**RAW RECORDS**
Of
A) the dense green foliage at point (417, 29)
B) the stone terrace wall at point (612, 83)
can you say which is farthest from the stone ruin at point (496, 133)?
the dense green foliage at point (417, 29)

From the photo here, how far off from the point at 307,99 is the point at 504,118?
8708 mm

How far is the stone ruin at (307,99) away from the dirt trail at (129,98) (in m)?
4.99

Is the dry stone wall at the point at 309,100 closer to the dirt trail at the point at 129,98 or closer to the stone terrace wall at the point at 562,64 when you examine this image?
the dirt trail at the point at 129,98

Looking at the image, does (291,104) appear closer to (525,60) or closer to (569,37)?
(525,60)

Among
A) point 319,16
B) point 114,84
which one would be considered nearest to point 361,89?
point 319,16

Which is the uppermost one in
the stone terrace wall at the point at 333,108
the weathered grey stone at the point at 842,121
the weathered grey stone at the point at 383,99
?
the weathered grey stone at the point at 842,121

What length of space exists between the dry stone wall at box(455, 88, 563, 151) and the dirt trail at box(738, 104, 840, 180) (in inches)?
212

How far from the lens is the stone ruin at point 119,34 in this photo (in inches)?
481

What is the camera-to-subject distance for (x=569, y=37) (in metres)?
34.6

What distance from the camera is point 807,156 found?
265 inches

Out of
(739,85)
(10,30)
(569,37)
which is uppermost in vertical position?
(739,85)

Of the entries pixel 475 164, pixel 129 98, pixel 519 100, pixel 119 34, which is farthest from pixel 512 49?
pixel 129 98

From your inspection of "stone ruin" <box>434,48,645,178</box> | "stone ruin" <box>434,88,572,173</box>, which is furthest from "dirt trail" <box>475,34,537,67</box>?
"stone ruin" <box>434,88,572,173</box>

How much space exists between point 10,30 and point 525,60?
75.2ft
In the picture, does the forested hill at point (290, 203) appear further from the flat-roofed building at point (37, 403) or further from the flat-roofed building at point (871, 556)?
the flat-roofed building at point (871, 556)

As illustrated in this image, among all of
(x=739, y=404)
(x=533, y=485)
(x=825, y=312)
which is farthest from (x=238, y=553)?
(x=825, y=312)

**WHAT IS NEEDED**
Write out the lines from the line with "What length of" through the end of the lines, switching "inspection" to "examination" and leaving everything else unchanged.

**EXPECTED ANSWER**
What length of space exists between the dry stone wall at box(455, 88, 563, 151) and the dirt trail at box(738, 104, 840, 180) (in inches)?
212

How far from the lens is the stone ruin at point 119,34 in this photo (in inches)?
481

What is the camera-to-subject distance for (x=569, y=37) (in metres)?
34.6

What distance from the camera is point 807,156 found?
265 inches

Out of
(739,85)
(10,30)
(569,37)
which is uppermost in vertical position?
(739,85)

Of the entries pixel 475 164, pixel 129 98, pixel 519 100, pixel 119 34, which is farthest from pixel 512 49?
pixel 129 98

From your examination of "stone ruin" <box>434,48,645,178</box> | "stone ruin" <box>434,88,572,173</box>, which is furthest from "dirt trail" <box>475,34,537,67</box>?
"stone ruin" <box>434,88,572,173</box>

How much space exists between point 10,30 and point 525,60?
75.2ft
In the picture, does the forested hill at point (290, 203) appear further from the flat-roofed building at point (37, 403) or further from the flat-roofed building at point (871, 556)?
the flat-roofed building at point (871, 556)

As illustrated in this image, among all of
(x=739, y=404)
(x=533, y=485)
(x=825, y=312)
which is farthest from (x=238, y=553)?
(x=825, y=312)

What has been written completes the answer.